Beginners tend to stay close to shore where the waves have already broken into whitewater. While whitewater is great for your very first sessions, staying there too long limits your progression. The real waves, the ones with a face you can ride, are breaking further outside.

The fix: Once you can consistently pop up in whitewater, start moving out to where the waves are breaking. Sit where you see the lips pitching, not where the foam is rolling in. You will miss more waves at first, but you will learn real wave-catching mechanics — timing, positioning, and angled takeoffs — that whitewater cannot teach you.

6. Choosing the Wrong Waves

Beginners often paddle for every wave that comes, including closeouts, waves that are too steep, and waves that another surfer already has priority on. Wave selection is a skill that takes time to develop, but it starts with knowing what to look for.

The fix: Look for waves that are peeling from one side rather than closing out all at once. A good beginner wave has a gentle slope, a clear shoulder to ride toward, and enough size to push you without being intimidating. Let the closeouts pass. Let the overhead bombs pass. Pick the clean, mellow waves and you will ride them longer and have more fun doing it.

7. Surfing With a Stiff Body

Fear and unfamiliarity make beginners tense up. Stiff legs, locked knees, straight back, rigid arms. A stiff body cannot absorb the bumps and shifts of a moving wave, which means every little wobble throws you off balance.

The fix: Bend your knees. This is the single most important physical adjustment you can make. A low, athletic stance with bent knees and a relaxed upper body lets you absorb the wave's energy and make micro-adjustments without thinking about it. Imagine you are a basketball player in a defensive stance — low center of gravity, weight balanced, ready to move in any direction.

8. Ignoring Surf Etiquette

Dropping in on another surfer's wave, paddling through the lineup, or snaking the peak creates tension and can be dangerous. Many beginners break etiquette rules simply because they do not know them, not because they are being rude.

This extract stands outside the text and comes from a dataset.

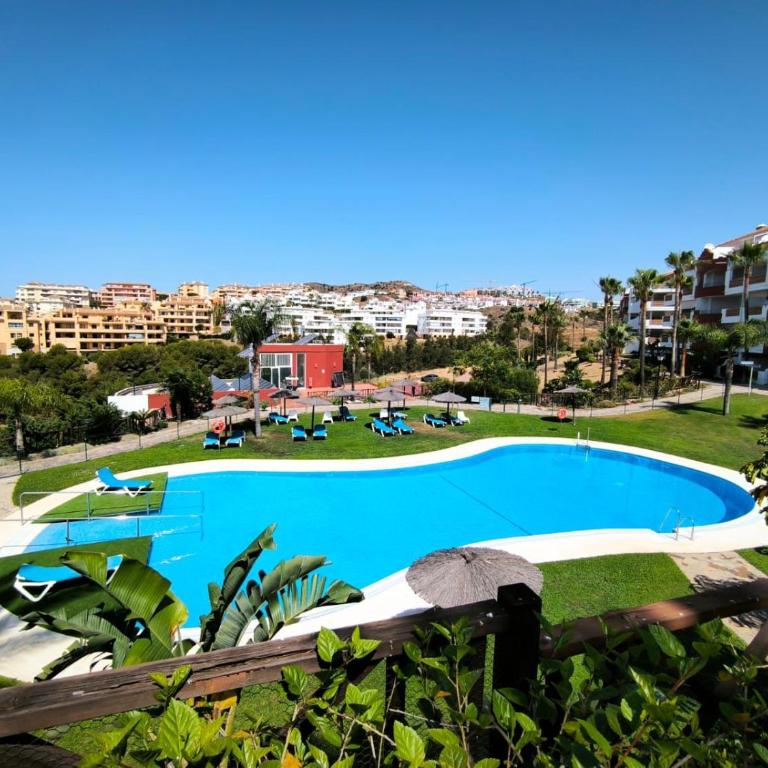 Penthouse with exceptionel view, Miraflores - Apartamento Ático - 12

The fix: Learn the basic rules before you paddle out. The surfer closest to the peak has priority. Do not paddle for a wave someone else is already riding. When paddling back out, go around the breaking section, not through it. A little awareness goes a long way toward keeping yourself safe and earning respect in the lineup.

9. Skipping the Conditions Check

Beginners often show up at the beach, see waves, and paddle straight out. No forecast check. No tide awareness. No wind assessment. Then they wonder why conditions feel terrible.

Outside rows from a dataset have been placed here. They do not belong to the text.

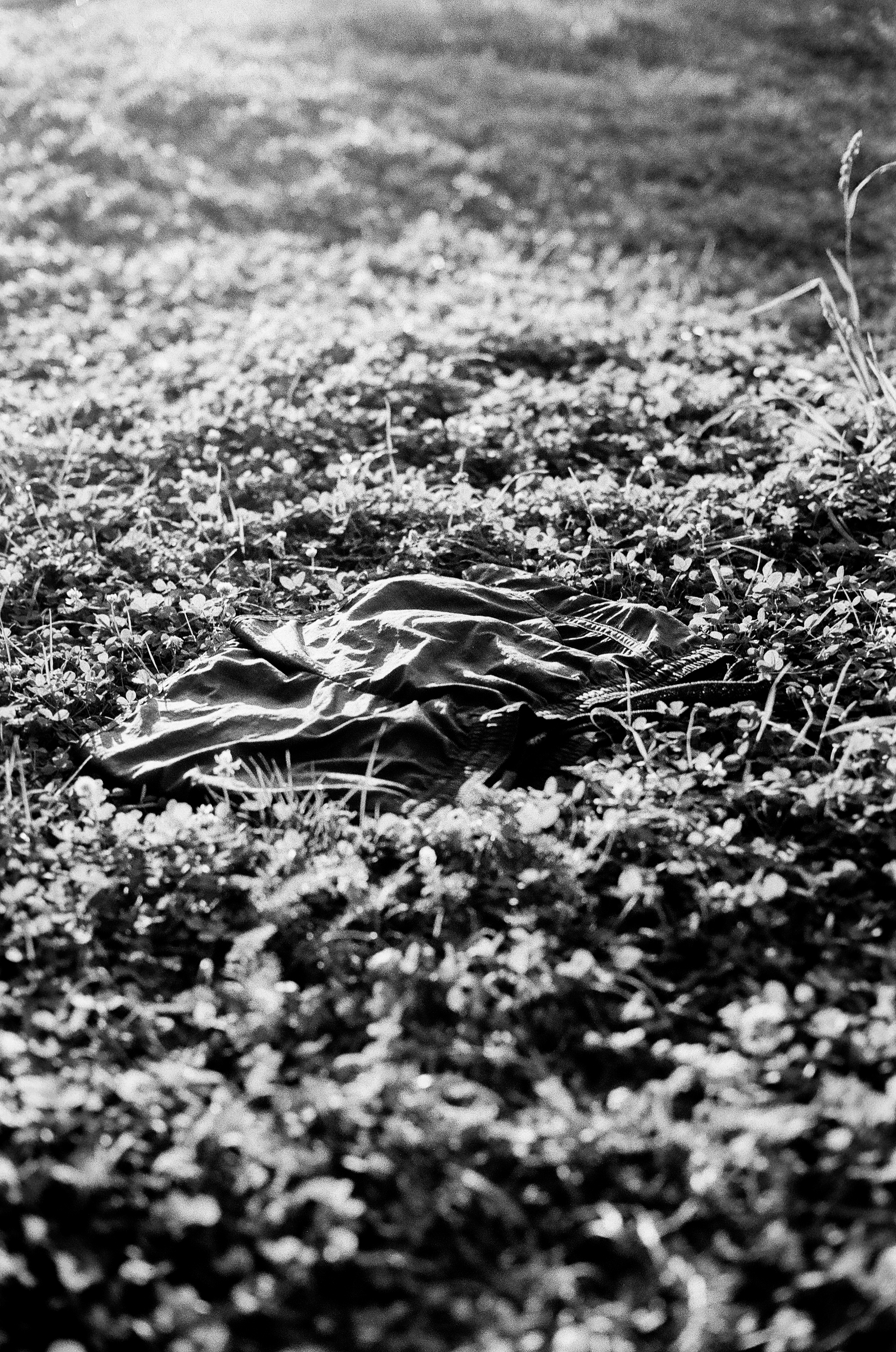 Berlin Double Expo Series photograph 7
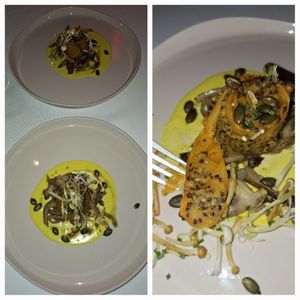  at Gauthier Soho in London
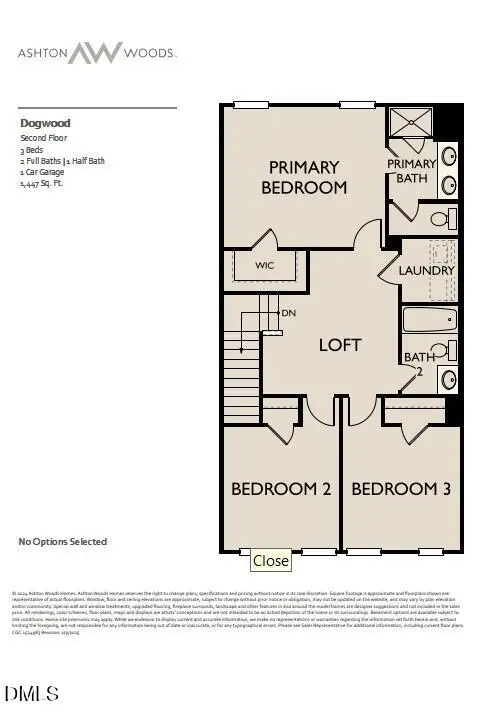 245 Stone Valley Lane #Unit 75, Clayton, NC 27520 - #3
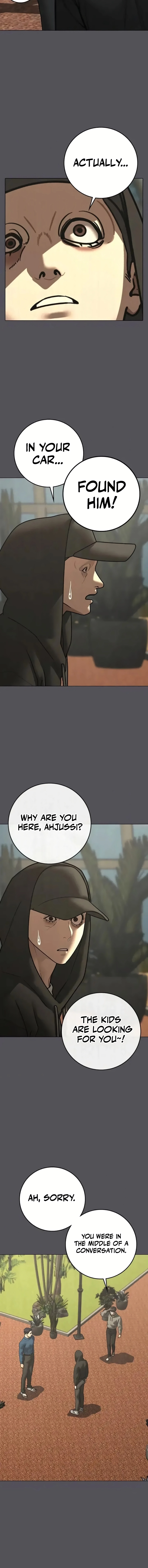 Reality Quest Chapter 194, page 13 of 27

The fix: Spend five minutes before every session checking the conditions. Look at the surf forecast for swell height, period, and direction. Check the tide to see if you are paddling out at the best or worst phase for your break. Watch the wind — if it is blowing hard onshore, the waves will be choppy and disorganized. Knowing what to expect before you paddle out helps you choose the right spot, the right time, and the right approach.

10. Not Reviewing Your Sessions

Most beginners finish a session, rinse off, and go home without ever reflecting on what happened. They make the same mistakes the next session, and the one after that, because they never identified what went wrong or what went right.

The fix: Take two minutes after every session to think about three things. What went well? What felt wrong? What will you focus on next time? Write it down, tell a friend, or log it in a surf coaching app like Neptune. This kind of simple, deliberate reflection is how you turn thirty random sessions into thirty sessions of real progression.

The Common Thread

Every one of these mistakes has the same root cause: surfing on autopilot instead of surfing with intention. The surfers who improve fastest are not the most athletic or the most naturally talented. They are the ones who notice their mistakes, understand why they are happening, and fix them one at a time.

Pick the mistake on this list that resonates most with you. Focus on fixing that one thing for your next five sessions. Once it becomes automatic, move to the next one. That is how you build a foundation that makes everything else in surfing easier.